OPINION:
No president in American history has plundered the nation’s treasury as efficiently as Joe Biden is intent on doing. It is as if he is reliving the 1960s, when the TV game show “Supermarket Sweep” featured contestants racing the clock to load their shopping cart as many goodies as time permitted. Even after his tenure in office expires, President Biden’s extravagance will continue costing Americans dearly for generations to come.

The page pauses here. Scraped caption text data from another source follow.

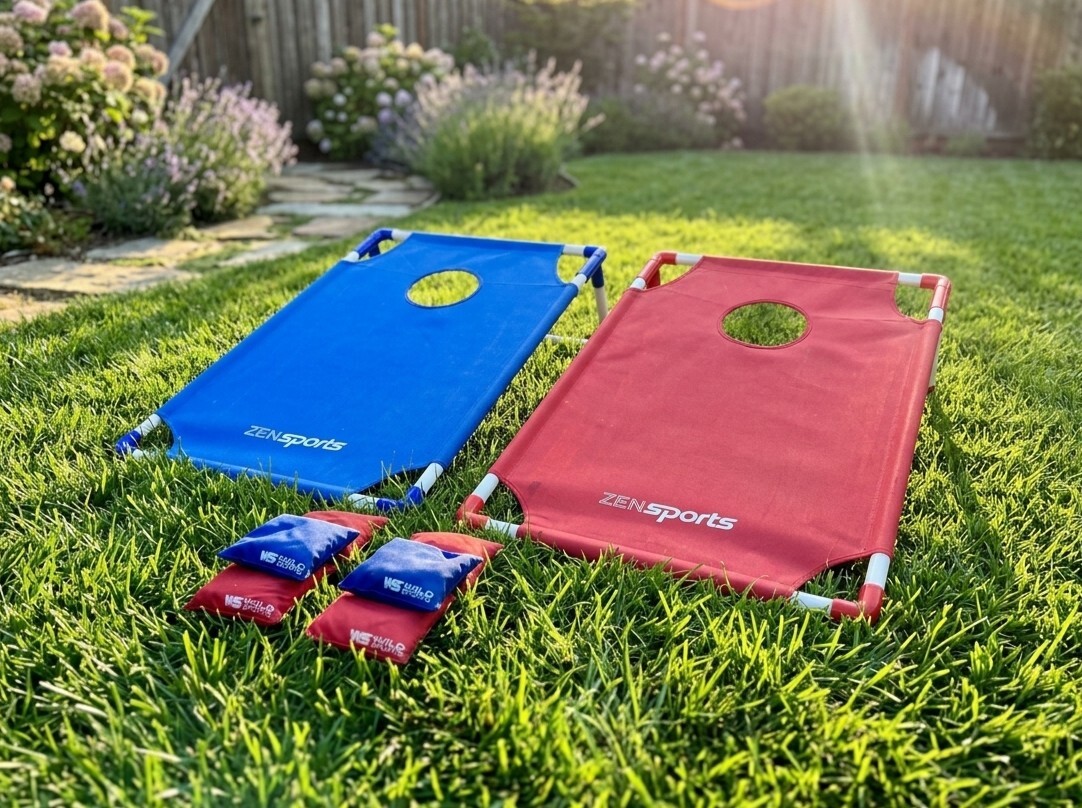 Corn Hole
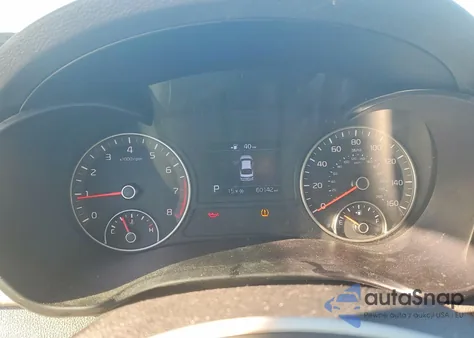 2019 Kia Optima Lx z USA, uszkodzony, nr VIN 5XXGT4L34KG361767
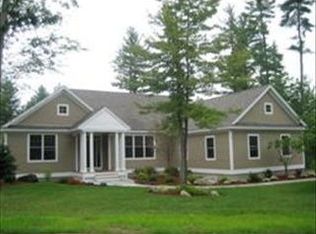 23 Freemans Way, Hollis, NH 03049
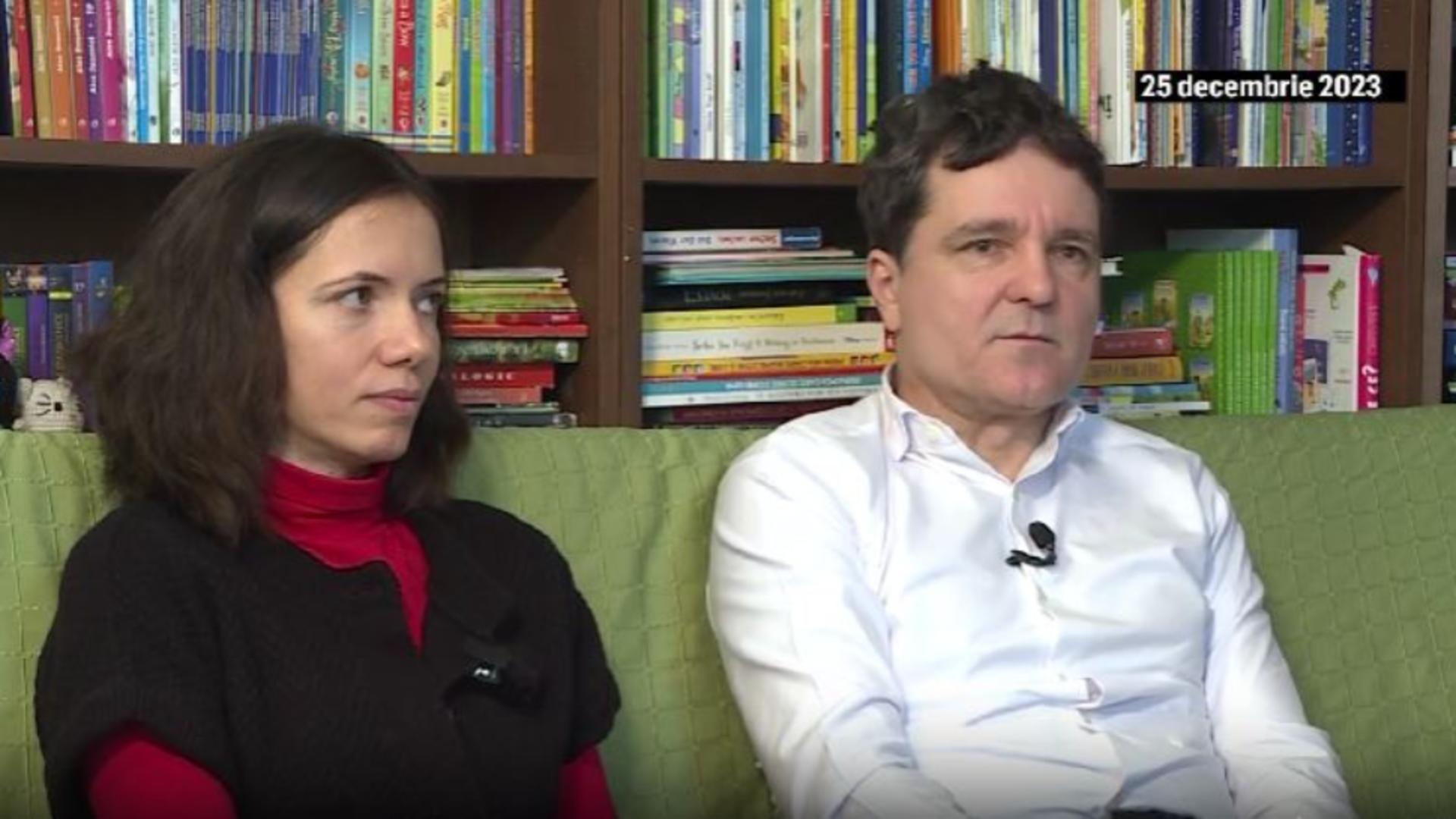 Nicușor Dan cere dezbateri, dar nu răspunde la invitația Realitatea PLUS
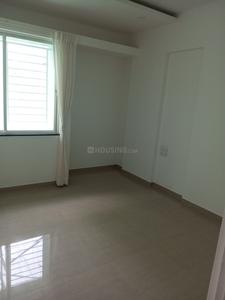 Bedroom Image of 910 Sq.ft 2 BHK Apartment / Flat for sale in Shree Rosewood Park, Wagholi Pune for Rs. 5800000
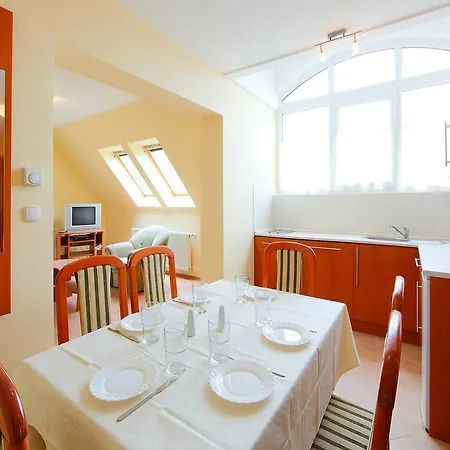 Apartment Heviz 2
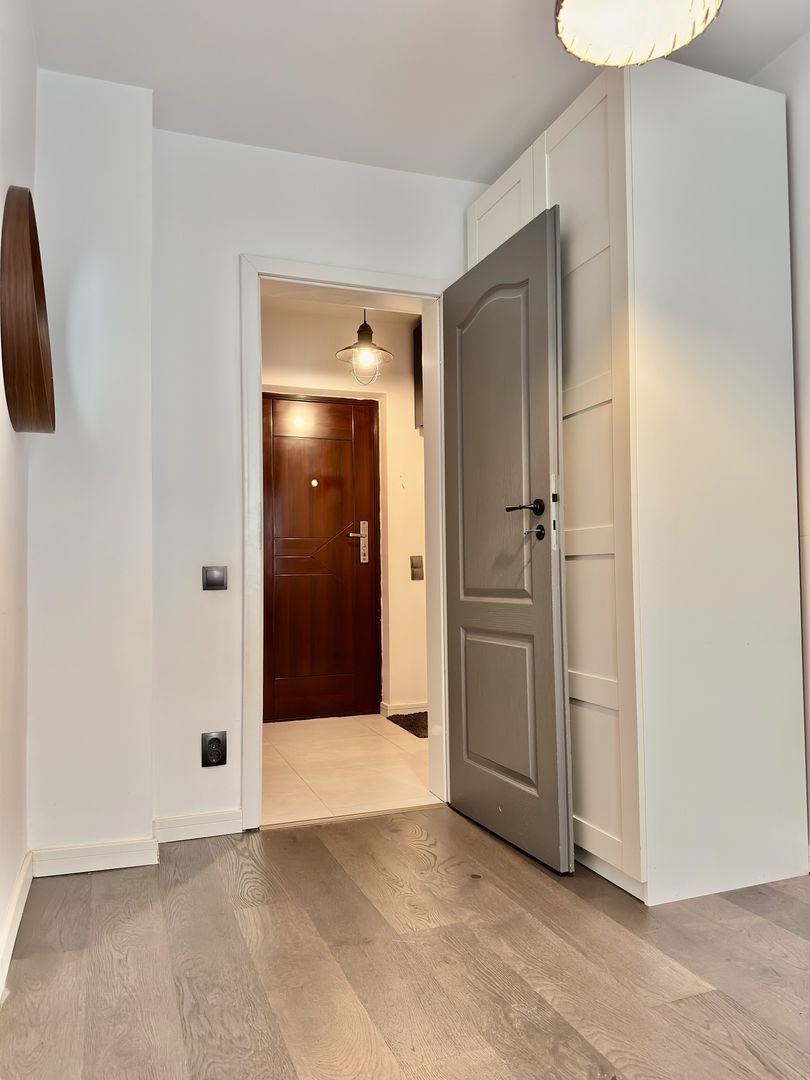 Apartament 3 camere, strada Turda 129 - Poză 15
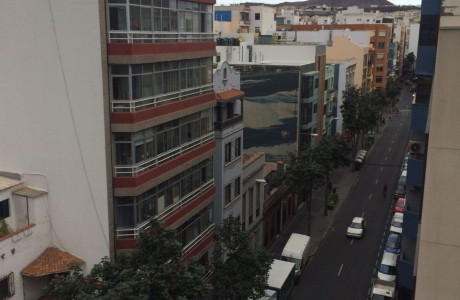 Promoción Edificio Woermann Playa obra nueva en Las Palmas de Gran Canaria photo 4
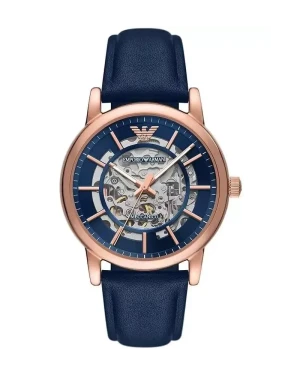 Zegarek męski ARMANI AUTOMATIC AR60050 (zi060a)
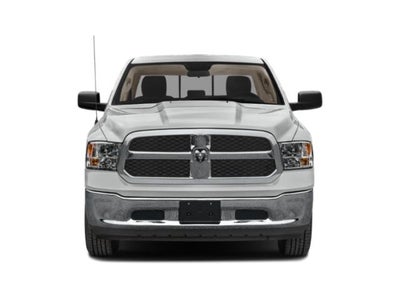 2020 RAM 1500 Classic Warlock
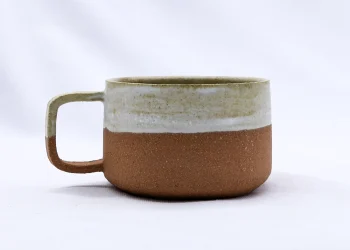 The Mug Revolution: Reviving Kitchens with Handmade Ceramic Creations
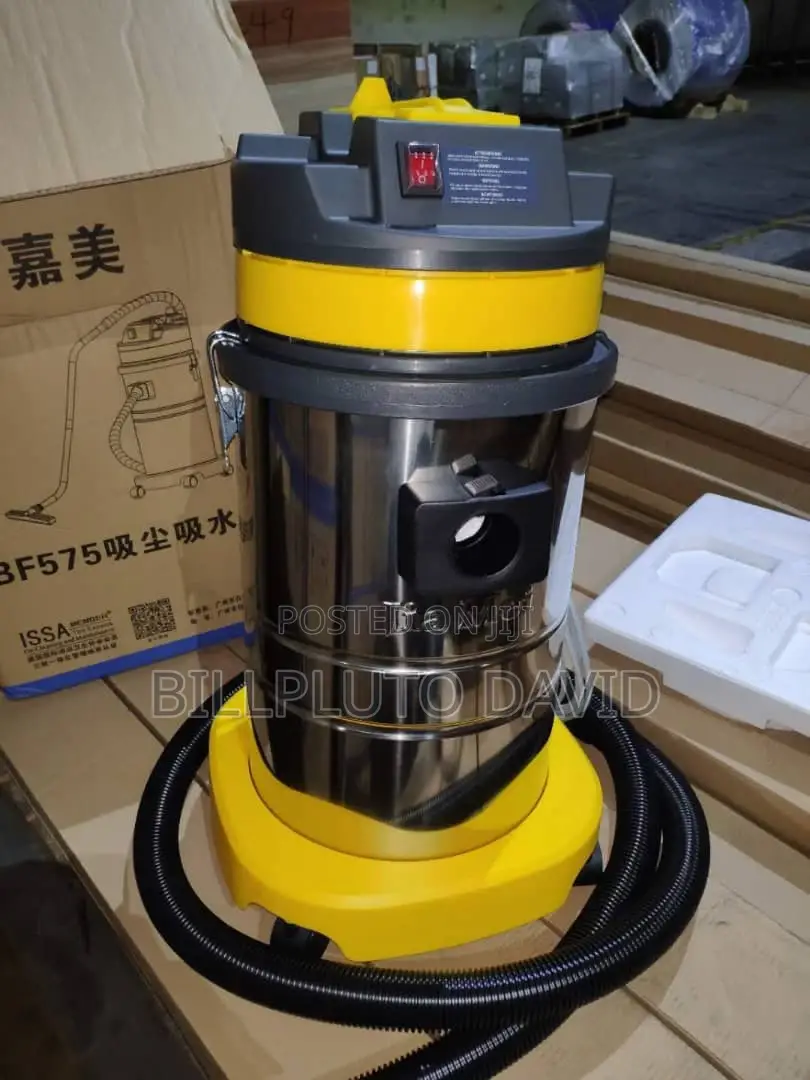 Puenmatic Vacuum Cleaner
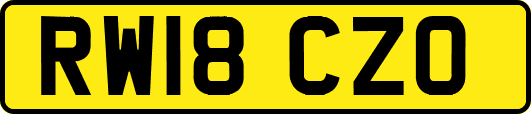 RW18CZO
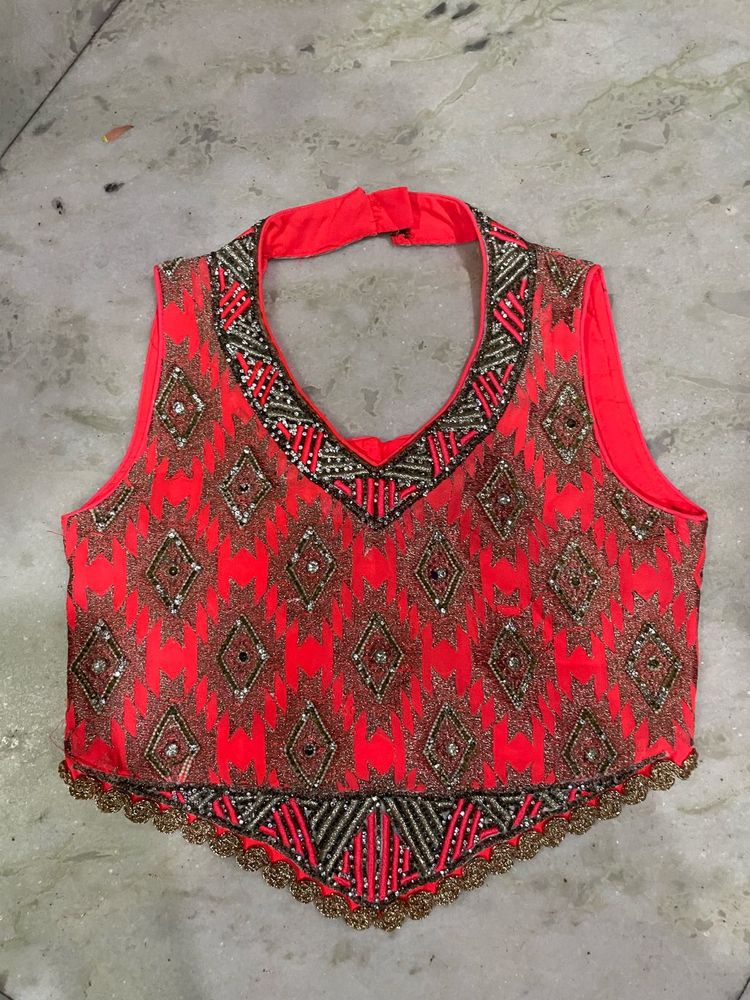 Baby Blouse/top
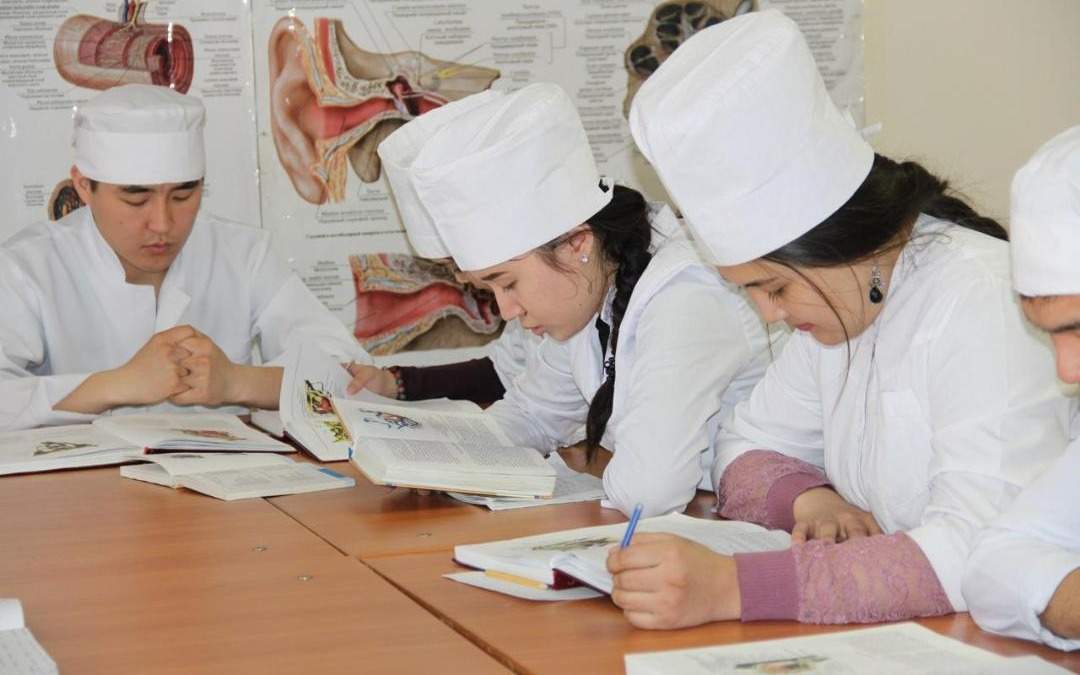 В-Казахстане-аттестация-преподавателей-медицинских-университетов-пройдет-впервые-за-7-лет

On Wednesday before a joint session of Congress, Mr. Biden touted his success at firing up the U.S. economy by burning trillions of dollars: “After just 100 days, I can report to the nation: America is on the move again.” Americans can only hope “the move” does not mean relocating beneath a bridge.
With the cooperation of a Democrat-controlled Congress, Mr. Biden has authorized $1.9 trillion for COVID-19 relief. The president’s American Jobs Plan, which the Wall Street Journal labeled “the Green New Deal, in disguise,” would cost an additional $2.3 trillion over eight years, financed over 15 years with corporate tax hikes. His American Families Plan would run another $1.8 trillion. The $6 trillion in expenditures would sit atop the president’s $1.5 trillion discretionary budget request for fiscal 2022.
If approved, all those dollars would enlarge the federal debt, which skyrocketed past the ominous level of 100 percent of Gross Domestic Product during the 2020 pandemic year. Going forward, U.S. debt is projected to follow a steep upward trajectory, reaching an unprecedented 195 percent of GDP by mid-century, according to the Congressional Budget Office (CBO).
It’s tempting to think of government spending as Monopoly money, doled out without a care. Indeed, Rep. Alexandria Ocasio-Cortez has essentially made the argument that overspending is not a real thing. In the view of the progressives who embrace modern monetary theory, currency is simply a construct, and governments are free to print theirs as they see fit.
Whether officialdom borrows its budget shortfall from the global market or manufactures it out of thin air, the U.S. dollar has managed to maintain its value relative to other currencies. A doubling of the federal debt in one generation, though, is the kind of irresponsible behavior that could cause sober lenders to wonder whether the buck is worth a plugged nickel.
Up to the present, federal borrowing has remained affordable — with net interest expected to total only 1 percent of GDP in 2021. The CBO forecasts it to rise to a still manageable 2 percent of GDP by 2030, but then climb rapidly to 8 percent of GDP by 2050.
The extraordinary pandemic crisis has warranted extraordinary government expenditures. That much is agreed. But the Biden binge-a-thon goes much further, and the president is spending like he’s going for broke. A voice of moderation is needed, a modern-day Benjamin Franklin to remind Mr. Biden and his fellow spendthrifts that “a trillion saved is a trillion earned.”